Coconut Flower Nectar
It seems like all of a sudden, there are a hundred different plant-based cane sugar-alternative sweeteners on the market (in the western world, I mean. People around Asia, Africa, the Middle East, South America and Polynesia have been using these cane sugar substitutes for centuries! You’re welcome.)
We still love our Tasmanian Leatherwood Honey, for its robust complex flavour and the positive environmental effects beekeeping has on food production and in deterring logging in virgin Tasmanian forests. We will continue to support the industry by using Tasmanian Leatherwood honey in our original Sticky Chai Blend. However, as an environmentally-conscious company, we know that going vegan is one of the best things one can do for our planet.
In developing our new Sticky Vegan Blend, the challenge for us was to find a substitute for honey that:
- Has a complex and robust flavour profile, all on its own,
- is sustainably produced, and
- is ethically produced.
Agave, Maple and Rice Malt syrups were the obvious choices and most Chai companies uses one of these sweeteners for their plant-based sticky blends.
Agave production is rife with human rights issues, which are predominantly driven by corporate greed. Sounds familiar? Read our article on Modern Day Slavery and Chai to learn more. Moreover, the environmental impact of agave production due to the need for irrigation schemes to supply water to arid regions, and the subsequent destruction of biodiversity in those regions, is questionable. Ethics and sustainability aside, agave syrup – and let’s be honest here – tastes like liquid cane sugar. It has perhaps a slight fruity herbaceousness, but it’s a far cry from the bold complexity one would expect from The Chai Villain.

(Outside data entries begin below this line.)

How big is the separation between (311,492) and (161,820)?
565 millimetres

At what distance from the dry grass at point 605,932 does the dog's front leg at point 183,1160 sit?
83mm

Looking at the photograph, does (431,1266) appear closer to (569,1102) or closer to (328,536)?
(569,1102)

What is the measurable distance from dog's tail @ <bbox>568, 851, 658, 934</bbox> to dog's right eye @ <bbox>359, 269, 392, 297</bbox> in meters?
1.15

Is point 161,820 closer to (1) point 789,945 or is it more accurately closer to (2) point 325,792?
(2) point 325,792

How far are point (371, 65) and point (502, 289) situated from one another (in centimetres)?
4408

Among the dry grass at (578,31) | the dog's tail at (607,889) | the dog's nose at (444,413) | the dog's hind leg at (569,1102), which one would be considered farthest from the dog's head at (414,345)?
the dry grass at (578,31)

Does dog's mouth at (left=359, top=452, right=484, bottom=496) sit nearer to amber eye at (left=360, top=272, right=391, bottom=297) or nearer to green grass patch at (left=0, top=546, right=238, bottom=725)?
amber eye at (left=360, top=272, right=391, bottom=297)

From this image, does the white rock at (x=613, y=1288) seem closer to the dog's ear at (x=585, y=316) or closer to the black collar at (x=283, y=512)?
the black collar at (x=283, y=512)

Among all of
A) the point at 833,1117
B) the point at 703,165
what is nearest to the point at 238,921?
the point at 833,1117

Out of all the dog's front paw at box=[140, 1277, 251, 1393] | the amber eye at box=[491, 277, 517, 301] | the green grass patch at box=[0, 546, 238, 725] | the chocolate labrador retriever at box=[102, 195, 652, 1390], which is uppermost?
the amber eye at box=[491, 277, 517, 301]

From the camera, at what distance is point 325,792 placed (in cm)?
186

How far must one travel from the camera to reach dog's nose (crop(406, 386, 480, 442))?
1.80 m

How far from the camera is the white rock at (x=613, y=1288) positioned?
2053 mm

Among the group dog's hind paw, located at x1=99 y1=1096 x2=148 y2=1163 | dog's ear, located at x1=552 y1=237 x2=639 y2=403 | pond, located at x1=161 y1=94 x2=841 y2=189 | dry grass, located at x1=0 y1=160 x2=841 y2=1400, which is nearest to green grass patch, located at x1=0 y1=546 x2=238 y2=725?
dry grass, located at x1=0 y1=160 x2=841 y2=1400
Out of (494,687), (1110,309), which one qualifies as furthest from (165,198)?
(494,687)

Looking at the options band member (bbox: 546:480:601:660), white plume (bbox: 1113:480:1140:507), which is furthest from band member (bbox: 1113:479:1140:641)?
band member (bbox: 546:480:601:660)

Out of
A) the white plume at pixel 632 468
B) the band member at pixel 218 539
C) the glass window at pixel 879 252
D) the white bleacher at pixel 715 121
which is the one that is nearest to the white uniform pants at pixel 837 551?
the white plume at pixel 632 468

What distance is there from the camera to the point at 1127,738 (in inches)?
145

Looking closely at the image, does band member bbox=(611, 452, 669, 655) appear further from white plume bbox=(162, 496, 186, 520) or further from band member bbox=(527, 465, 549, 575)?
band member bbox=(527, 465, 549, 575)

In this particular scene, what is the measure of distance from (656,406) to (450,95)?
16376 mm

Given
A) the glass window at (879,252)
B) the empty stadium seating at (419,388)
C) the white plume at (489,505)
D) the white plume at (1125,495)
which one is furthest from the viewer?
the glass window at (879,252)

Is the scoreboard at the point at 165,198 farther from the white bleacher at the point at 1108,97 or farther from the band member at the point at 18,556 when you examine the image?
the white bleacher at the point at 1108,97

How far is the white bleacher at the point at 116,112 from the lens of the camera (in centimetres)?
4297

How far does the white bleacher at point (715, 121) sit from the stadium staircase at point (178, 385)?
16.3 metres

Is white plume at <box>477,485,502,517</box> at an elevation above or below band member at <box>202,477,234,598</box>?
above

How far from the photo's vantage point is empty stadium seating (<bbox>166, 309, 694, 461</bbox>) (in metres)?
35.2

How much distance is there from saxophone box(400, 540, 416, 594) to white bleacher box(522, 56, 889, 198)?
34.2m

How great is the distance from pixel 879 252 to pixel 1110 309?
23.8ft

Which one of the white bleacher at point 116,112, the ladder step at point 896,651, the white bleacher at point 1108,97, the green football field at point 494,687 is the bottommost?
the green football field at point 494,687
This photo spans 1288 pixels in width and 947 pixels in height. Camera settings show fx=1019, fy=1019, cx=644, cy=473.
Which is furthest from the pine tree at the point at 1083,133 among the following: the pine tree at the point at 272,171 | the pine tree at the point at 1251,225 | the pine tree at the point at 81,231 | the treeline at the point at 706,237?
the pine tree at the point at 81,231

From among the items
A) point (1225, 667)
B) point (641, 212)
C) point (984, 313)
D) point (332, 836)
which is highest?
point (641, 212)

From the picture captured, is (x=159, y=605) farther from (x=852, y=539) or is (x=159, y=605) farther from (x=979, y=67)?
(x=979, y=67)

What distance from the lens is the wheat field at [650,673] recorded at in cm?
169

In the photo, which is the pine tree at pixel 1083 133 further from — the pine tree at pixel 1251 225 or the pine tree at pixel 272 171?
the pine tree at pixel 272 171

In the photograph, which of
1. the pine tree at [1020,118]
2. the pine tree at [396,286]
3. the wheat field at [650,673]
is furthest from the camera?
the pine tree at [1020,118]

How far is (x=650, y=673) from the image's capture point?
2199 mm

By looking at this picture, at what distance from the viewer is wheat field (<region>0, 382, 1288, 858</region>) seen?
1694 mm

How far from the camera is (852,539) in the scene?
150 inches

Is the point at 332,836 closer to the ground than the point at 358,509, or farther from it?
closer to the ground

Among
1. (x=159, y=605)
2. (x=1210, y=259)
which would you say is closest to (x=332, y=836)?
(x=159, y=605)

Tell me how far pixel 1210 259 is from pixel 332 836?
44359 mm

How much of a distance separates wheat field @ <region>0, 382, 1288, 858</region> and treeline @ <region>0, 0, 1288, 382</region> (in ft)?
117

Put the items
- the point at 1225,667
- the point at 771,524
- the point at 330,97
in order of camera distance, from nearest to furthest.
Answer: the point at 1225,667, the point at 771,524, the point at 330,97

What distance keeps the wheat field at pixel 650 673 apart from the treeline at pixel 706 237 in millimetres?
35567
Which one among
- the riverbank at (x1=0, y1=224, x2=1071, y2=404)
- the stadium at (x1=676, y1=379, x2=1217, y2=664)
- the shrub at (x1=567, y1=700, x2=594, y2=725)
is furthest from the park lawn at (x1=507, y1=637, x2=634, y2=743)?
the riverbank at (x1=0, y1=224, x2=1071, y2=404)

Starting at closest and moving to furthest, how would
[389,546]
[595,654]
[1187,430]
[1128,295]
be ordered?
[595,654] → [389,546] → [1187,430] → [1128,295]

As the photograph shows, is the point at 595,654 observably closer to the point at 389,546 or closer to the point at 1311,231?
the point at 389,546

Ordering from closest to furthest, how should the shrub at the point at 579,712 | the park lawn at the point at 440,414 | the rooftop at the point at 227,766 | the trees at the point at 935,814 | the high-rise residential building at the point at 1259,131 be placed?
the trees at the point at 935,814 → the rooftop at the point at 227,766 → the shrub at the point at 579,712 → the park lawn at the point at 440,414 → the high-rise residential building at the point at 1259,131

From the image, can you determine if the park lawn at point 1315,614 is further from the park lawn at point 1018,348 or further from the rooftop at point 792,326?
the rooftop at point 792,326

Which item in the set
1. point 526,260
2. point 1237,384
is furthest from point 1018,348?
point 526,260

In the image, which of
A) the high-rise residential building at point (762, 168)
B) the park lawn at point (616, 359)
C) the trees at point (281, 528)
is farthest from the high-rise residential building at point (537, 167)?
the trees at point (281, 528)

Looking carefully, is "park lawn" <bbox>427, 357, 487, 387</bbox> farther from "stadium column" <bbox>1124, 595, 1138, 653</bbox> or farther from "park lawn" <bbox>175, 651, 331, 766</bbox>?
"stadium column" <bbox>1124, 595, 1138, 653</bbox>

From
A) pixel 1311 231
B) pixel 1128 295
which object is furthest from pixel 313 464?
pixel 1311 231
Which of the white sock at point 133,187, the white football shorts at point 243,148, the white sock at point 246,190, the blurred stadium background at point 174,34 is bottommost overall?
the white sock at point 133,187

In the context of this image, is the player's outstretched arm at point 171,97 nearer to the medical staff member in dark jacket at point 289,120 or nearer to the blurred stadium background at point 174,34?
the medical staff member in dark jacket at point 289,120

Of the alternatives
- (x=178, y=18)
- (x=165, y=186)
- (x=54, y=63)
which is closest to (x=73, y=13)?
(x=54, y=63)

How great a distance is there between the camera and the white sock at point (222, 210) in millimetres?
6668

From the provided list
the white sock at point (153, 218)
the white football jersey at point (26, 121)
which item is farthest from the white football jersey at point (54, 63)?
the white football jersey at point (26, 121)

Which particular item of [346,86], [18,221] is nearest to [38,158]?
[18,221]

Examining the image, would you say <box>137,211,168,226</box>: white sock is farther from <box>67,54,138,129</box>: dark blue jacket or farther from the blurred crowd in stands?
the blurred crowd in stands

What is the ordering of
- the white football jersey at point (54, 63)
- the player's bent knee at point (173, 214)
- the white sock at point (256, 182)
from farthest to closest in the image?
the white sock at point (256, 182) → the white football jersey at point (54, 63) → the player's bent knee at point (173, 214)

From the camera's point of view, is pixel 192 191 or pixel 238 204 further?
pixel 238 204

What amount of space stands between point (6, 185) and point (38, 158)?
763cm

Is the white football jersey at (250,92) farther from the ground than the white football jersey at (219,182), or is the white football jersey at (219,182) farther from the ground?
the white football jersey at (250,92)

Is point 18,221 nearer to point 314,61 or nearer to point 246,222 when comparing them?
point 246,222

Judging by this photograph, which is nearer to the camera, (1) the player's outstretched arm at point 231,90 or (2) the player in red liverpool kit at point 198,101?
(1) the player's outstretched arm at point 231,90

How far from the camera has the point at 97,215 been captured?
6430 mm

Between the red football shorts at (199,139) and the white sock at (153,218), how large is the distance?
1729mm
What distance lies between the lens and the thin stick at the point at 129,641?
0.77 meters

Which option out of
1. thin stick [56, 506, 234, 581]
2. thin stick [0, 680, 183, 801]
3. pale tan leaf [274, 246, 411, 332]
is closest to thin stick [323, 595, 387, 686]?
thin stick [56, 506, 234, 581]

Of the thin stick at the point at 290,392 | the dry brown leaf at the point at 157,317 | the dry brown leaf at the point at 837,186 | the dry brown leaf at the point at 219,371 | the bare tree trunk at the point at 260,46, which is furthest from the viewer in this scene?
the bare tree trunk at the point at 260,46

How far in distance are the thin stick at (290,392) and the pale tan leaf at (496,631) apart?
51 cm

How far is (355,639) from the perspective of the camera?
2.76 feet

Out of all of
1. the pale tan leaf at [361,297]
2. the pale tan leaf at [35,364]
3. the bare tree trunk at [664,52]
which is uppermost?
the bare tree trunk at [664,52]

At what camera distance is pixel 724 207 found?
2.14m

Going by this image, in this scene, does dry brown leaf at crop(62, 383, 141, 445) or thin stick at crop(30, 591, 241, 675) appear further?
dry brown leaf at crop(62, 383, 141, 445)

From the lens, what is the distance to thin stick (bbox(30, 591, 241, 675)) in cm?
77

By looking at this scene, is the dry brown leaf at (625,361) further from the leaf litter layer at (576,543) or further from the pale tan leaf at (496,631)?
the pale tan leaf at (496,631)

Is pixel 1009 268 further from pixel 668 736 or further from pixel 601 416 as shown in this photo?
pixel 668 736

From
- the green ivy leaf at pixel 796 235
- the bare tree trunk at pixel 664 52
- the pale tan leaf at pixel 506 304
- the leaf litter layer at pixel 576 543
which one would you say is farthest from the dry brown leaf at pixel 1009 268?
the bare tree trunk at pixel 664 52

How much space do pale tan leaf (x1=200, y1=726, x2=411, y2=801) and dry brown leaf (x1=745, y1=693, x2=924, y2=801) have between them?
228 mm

Then there’s maple syrup, which tastes like MAPLE. There’s no getting around that. It tastes great on pancakes but its overpowering flavour profile completely upsets the balance of our spice blend. And in the case of rice malt syrup, like agave, it tastes like cane sugar but with an unpleasant lingering bitterness that we just don’t need in our Chai.
Same issue with Monk Fruit Extract, Erythitol and Stevia. Sure, they’re good for you calorie-counters, but that aftertaste is just garbage.
Enter Coconut Flower Nectar, which is derived from the sap collected from the coconut tree blossom. Its low GI of 35, and low fructose content of 10% means that it has been recommended as being suitable for people with type 1 and 2 diabetes. Coconut nectar is a sucrose-based sweetener and is thus a good option for people with fructose sensitivities. It is a rich source of potassium, magnesium, zinc, iron and B vitamins.
From a sustainability standpoint, coconut palms grow in diverse, wildlife supportive, agro-ecosystems. They help restore damaged soils and require little water for production. Coconut palms produce an average of 50-75% more sugar per acre than sugar cane, which makes it a far better use of land.
Coconut Flower Nectar varies in flavour depending on the producer, and having sampled many different varieties, The Chai Villain has partnered with a fellow Australian small business – Coconut Magic.
We love the flavour of Coconut Magic’s coconut flower nectar because it is well-rounded, bold, and incredibly complex. Its sweetness is not clawing; rather it is balanced with strong florals and an almost salty tartness that is exciting and invigorating.
Coconut Magic’s Founder, Jenni, has very close ties with their farmers in Thailand and shares The Chai Villain’s ethos for equity and transparency by ensuring fair wages, safe working conditions and the eradication of modern day slavery in supply chains.
We are confident you will enjoy the flavour profile of our new Sticky Vegan Blend, and no, you don’t have to be vegan to enjoy it (go on. We won’t tell anyone).